>> Start DATA EXTRACT

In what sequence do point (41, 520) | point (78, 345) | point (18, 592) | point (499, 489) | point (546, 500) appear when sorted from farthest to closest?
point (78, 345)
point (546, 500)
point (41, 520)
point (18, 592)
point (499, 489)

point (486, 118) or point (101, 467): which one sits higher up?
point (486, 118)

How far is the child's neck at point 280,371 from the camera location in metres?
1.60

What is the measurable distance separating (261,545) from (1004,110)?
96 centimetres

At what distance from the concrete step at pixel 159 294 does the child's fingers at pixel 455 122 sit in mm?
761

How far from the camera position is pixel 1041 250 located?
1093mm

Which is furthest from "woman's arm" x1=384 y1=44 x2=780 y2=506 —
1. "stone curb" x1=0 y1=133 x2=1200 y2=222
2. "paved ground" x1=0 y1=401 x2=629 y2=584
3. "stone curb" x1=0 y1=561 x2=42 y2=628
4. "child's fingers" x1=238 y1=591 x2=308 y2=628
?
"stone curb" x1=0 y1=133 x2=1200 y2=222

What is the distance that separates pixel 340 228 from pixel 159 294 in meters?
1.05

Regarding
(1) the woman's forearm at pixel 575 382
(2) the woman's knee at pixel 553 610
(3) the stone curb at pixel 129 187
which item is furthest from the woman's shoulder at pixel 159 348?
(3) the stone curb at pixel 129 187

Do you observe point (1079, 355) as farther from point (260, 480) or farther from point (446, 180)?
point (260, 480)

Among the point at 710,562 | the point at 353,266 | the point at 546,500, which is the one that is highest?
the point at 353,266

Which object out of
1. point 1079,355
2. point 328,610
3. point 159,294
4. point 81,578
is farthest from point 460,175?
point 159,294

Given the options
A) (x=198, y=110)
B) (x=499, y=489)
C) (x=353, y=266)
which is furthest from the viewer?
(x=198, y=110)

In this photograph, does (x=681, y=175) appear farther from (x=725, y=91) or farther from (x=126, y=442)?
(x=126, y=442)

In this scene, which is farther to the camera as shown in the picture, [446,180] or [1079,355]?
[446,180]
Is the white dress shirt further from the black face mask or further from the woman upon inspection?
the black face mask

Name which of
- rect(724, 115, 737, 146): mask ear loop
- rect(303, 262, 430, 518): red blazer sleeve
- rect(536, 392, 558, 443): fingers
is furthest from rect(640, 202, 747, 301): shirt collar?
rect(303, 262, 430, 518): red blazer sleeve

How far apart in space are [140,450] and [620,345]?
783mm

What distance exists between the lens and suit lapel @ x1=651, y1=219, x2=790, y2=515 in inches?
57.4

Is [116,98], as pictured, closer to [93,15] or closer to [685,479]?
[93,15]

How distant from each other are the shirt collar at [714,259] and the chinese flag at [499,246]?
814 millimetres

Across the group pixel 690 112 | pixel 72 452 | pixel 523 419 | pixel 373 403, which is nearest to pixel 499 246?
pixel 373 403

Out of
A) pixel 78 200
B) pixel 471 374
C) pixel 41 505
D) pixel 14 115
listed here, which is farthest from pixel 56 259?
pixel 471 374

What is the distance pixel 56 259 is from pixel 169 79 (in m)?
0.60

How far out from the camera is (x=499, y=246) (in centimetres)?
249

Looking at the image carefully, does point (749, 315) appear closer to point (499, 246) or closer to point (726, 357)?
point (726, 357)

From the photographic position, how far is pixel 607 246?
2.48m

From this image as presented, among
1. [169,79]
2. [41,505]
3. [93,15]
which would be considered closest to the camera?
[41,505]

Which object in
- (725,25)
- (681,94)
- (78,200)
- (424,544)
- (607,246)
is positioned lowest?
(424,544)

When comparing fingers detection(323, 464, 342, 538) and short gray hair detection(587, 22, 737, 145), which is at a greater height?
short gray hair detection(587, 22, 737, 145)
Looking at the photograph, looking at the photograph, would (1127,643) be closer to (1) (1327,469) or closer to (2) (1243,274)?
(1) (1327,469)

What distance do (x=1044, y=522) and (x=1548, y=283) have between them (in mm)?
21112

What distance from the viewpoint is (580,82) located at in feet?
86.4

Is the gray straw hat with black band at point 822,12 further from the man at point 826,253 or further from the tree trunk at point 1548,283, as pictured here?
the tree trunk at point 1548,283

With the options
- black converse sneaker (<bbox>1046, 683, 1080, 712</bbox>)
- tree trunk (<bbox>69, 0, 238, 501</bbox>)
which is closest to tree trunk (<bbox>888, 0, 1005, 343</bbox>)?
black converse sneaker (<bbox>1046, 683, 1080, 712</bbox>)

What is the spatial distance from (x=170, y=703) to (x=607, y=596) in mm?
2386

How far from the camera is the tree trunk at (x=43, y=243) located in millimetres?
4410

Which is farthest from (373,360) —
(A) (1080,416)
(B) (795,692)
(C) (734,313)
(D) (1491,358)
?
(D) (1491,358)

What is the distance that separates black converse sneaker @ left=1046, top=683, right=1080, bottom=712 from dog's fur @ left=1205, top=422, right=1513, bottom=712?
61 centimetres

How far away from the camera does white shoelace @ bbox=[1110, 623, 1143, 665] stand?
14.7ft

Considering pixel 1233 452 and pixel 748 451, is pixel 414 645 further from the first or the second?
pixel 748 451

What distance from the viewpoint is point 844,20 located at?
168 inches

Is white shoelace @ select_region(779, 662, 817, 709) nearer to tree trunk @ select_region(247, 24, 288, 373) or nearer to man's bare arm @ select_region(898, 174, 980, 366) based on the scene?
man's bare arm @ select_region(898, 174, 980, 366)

>> End DATA EXTRACT

EXERCISE DIRECTIONS: Using the listing above, retype each line exactly.

THE OUTPUT:
In what sequence do point (41, 520) | point (78, 345) | point (18, 592) | point (499, 489) | point (546, 500) appear when sorted from farthest to closest?
point (78, 345)
point (546, 500)
point (41, 520)
point (18, 592)
point (499, 489)

point (486, 118) or point (101, 467): which one sits higher up?
point (486, 118)

How far is the child's neck at point 280,371 from the camera location in metres?
1.60

What is the measurable distance separating (261,545) from (1004,110)?
96 centimetres

At what distance from the concrete step at pixel 159 294 does the child's fingers at pixel 455 122 sit in mm?
761

How far from the camera position is pixel 1041 250 located?
1093mm

Which is furthest from "woman's arm" x1=384 y1=44 x2=780 y2=506 —
1. "stone curb" x1=0 y1=133 x2=1200 y2=222
2. "paved ground" x1=0 y1=401 x2=629 y2=584
3. "stone curb" x1=0 y1=561 x2=42 y2=628
4. "child's fingers" x1=238 y1=591 x2=308 y2=628
?
"stone curb" x1=0 y1=133 x2=1200 y2=222

What is the distance that separates pixel 340 228 from pixel 159 294 in meters?
1.05

Regarding
(1) the woman's forearm at pixel 575 382
(2) the woman's knee at pixel 553 610
(3) the stone curb at pixel 129 187
which item is furthest from the woman's shoulder at pixel 159 348?
(3) the stone curb at pixel 129 187

Do you observe point (1079, 355) as farther from point (260, 480) or farther from point (446, 180)?
point (260, 480)

Among the point at 710,562 | the point at 353,266 | the point at 546,500, which is the one that is highest?
the point at 353,266

Which object out of
1. point 1079,355
2. point 328,610
3. point 159,294
4. point 81,578
is farthest from point 460,175?
point 159,294

Given the options
A) (x=198, y=110)
B) (x=499, y=489)
C) (x=353, y=266)
which is furthest from the viewer?
(x=198, y=110)

In this photograph, does (x=681, y=175) appear farther from (x=725, y=91) or farther from (x=126, y=442)?
(x=126, y=442)

In this scene, which is farther to the camera as shown in the picture, [446,180] or [1079,355]?
[446,180]
Is the white dress shirt further from the black face mask or further from the woman upon inspection?
the black face mask

Name which of
- rect(724, 115, 737, 146): mask ear loop
- rect(303, 262, 430, 518): red blazer sleeve
- rect(536, 392, 558, 443): fingers
is furthest from rect(640, 202, 747, 301): shirt collar?
rect(303, 262, 430, 518): red blazer sleeve

How far apart in space are [140,450] and [620,345]?
783mm

What distance exists between the lens and suit lapel @ x1=651, y1=219, x2=790, y2=515 in inches?
57.4

Is [116,98], as pictured, closer to [93,15] or closer to [685,479]?
[93,15]

How distant from each other are the shirt collar at [714,259] and the chinese flag at [499,246]?
814 millimetres

Across the group pixel 690 112 | pixel 72 452 | pixel 523 419 | pixel 373 403, which is nearest to pixel 499 246?
pixel 373 403

Out of
A) pixel 78 200
B) pixel 471 374
C) pixel 41 505
D) pixel 14 115
listed here, which is farthest from pixel 56 259?
pixel 471 374

What is the distance pixel 56 259 is from pixel 169 79 (in m)?
0.60

How far out from the camera is (x=499, y=246) (in centimetres)?
249

Looking at the image carefully, does point (749, 315) appear closer to point (499, 246) or closer to point (726, 357)?
point (726, 357)

From the photographic position, how far is pixel 607 246?
2.48m

From this image as presented, among
1. [169,79]
2. [41,505]
3. [93,15]
which would be considered closest to the camera?
[41,505]

Which object in
- (725,25)
- (681,94)
- (78,200)
- (424,544)
- (607,246)
is positioned lowest?
(424,544)

When comparing fingers detection(323, 464, 342, 538) and short gray hair detection(587, 22, 737, 145), which is at a greater height?
short gray hair detection(587, 22, 737, 145)
Looking at the photograph, looking at the photograph, would (1127,643) be closer to (1) (1327,469) or closer to (2) (1243,274)?
(1) (1327,469)

What distance do (x=1044, y=522) and (x=1548, y=283) have between them (in mm)?
21112

What distance from the viewpoint is (580,82) located at in feet?
86.4

Is the gray straw hat with black band at point 822,12 further from the man at point 826,253 or further from the tree trunk at point 1548,283, as pictured here?
the tree trunk at point 1548,283

With the options
- black converse sneaker (<bbox>1046, 683, 1080, 712</bbox>)
- tree trunk (<bbox>69, 0, 238, 501</bbox>)
which is closest to tree trunk (<bbox>888, 0, 1005, 343</bbox>)?
black converse sneaker (<bbox>1046, 683, 1080, 712</bbox>)

What is the spatial distance from (x=170, y=703) to (x=607, y=596) in mm?
2386

How far from the camera is the tree trunk at (x=43, y=243) located in millimetres?
4410

Which is farthest from (373,360) —
(A) (1080,416)
(B) (795,692)
(C) (734,313)
(D) (1491,358)
?
(D) (1491,358)

What is the distance that separates black converse sneaker @ left=1046, top=683, right=1080, bottom=712 from dog's fur @ left=1205, top=422, right=1513, bottom=712?
61 centimetres

How far away from the camera does white shoelace @ bbox=[1110, 623, 1143, 665] stand?
14.7ft

Considering pixel 1233 452 and pixel 748 451, is pixel 414 645 further from the first or the second?
pixel 748 451

What distance from the viewpoint is point 844,20 located at?
168 inches

Is white shoelace @ select_region(779, 662, 817, 709) nearer to tree trunk @ select_region(247, 24, 288, 373) or nearer to man's bare arm @ select_region(898, 174, 980, 366) based on the scene?
man's bare arm @ select_region(898, 174, 980, 366)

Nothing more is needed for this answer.